• _CONSIGNE_
Dans le texte sur les chenillettes électriques MTT, relevez toutes les surfaces sur lesquelles ces engins sont conçus pour circuler.

• _TEXTE DE LA PAGE_
────────

Un véhicule électrique unique en son genre et conçu au Québec contribue à dépolluer nos parcs et forêts.
Entretenir des pistes de fatbike exige du temps, de la minutie et beaucoup de combustibles fossiles. « De décembre à avril, nous sortons 2 ou 3 fois par semaine en moyenne, pour un total d’une centaine de sorties durant la saison », estime Geoffrey Isaac, directeur général du Centre plein air Le Norvégien, à Jonquière. Jusqu’à tout récemment, son équipe d’entretien recourait à de la machinerie fonctionnant à l’essence pour ciseler le réseau de 18 km. « Nos bénévoles respiraient les gaz d’échappement de motoneiges et de Snowdog [un engin motorisé utilisé notamment pour le traçage de sentiers] », se souvient-il.
Depuis l’hiver 2022, plus une goutte de diesel est utilisée pour réaliser ces opérations. Le Norvégien fait plutôt confiance à deux chenillettes électriques MTT, du nom de l’entreprise saguenéenne qui a mis au point la technologie et la commercialise. « Grâce à ces engins, nous décarbonisons nos opérations tout en économisant sur les combustibles, précise Geoffrey Isaac. On peut même les utiliser comme des génératrices portables, pour y brancher nos outils en pleine nature par exemple. »
Grâce à ces engins, nous décarbonisons nos opérations tout en économisant sur les combustibles.
Écologiques et utiles
Difficile de décrire ces engins tant ils n’ont pas vraiment d’équivalent. Il s’agit de véhicules assez bas, étroits et relativement courts mus par une seule chenille. Massifs, ils sont conçus pour circuler tant sur la glace que dans la neige, le sable ou la boue, ce qui permet l’exploration d’endroits difficiles d’accès. Peu bruyants (la faune leur dit merci!), ils peuvent tirer une remorque ou un traîneau pesant jusqu’à 3200 livres sur un terrain plat ou jusqu’à 1000 livres en mode tout terrain, gracieuseté de leur moteur électrique alimenté par une, deux ou trois batteries au lithium-ion rechargeables.
Par contre, attention! Même si des gens peuvent s’y asseoir, ce ne sont pas des véhicules récréatifs, mais bien des outils de travail qui multiplient l’effort humain, comme en témoigne leur faible vitesse de pointe d’à peine 18 km/h. Certains modèles sont télécommandables.

────────

• _DONNÉES ENREGISTRÉES_

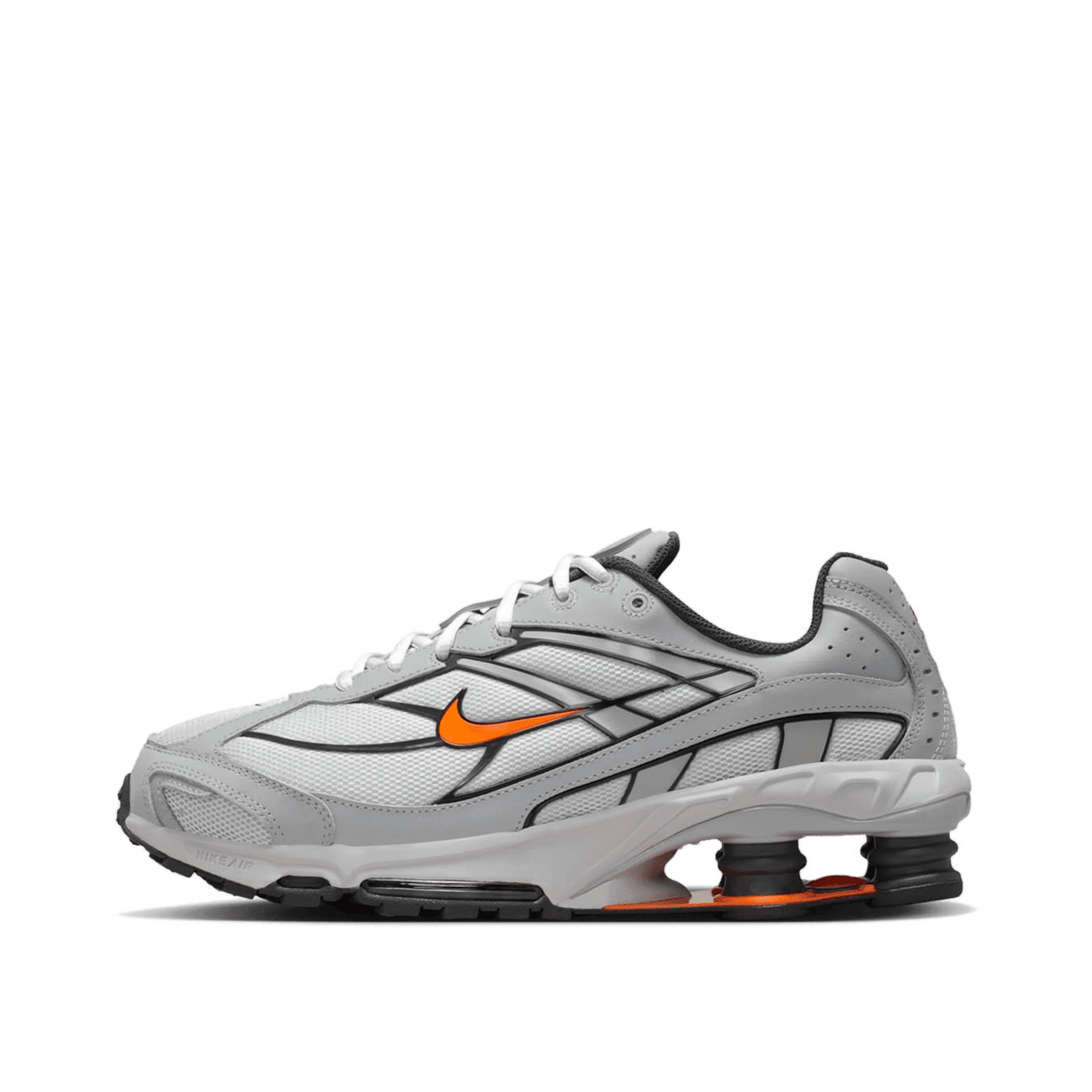 Nike Shox Ride 2 "Photon Dust/Total Orange-Lt Smoke Grey" | IO4296-004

────────

• _CORRIGÉ_
La glace, la neige, le sable et la boue.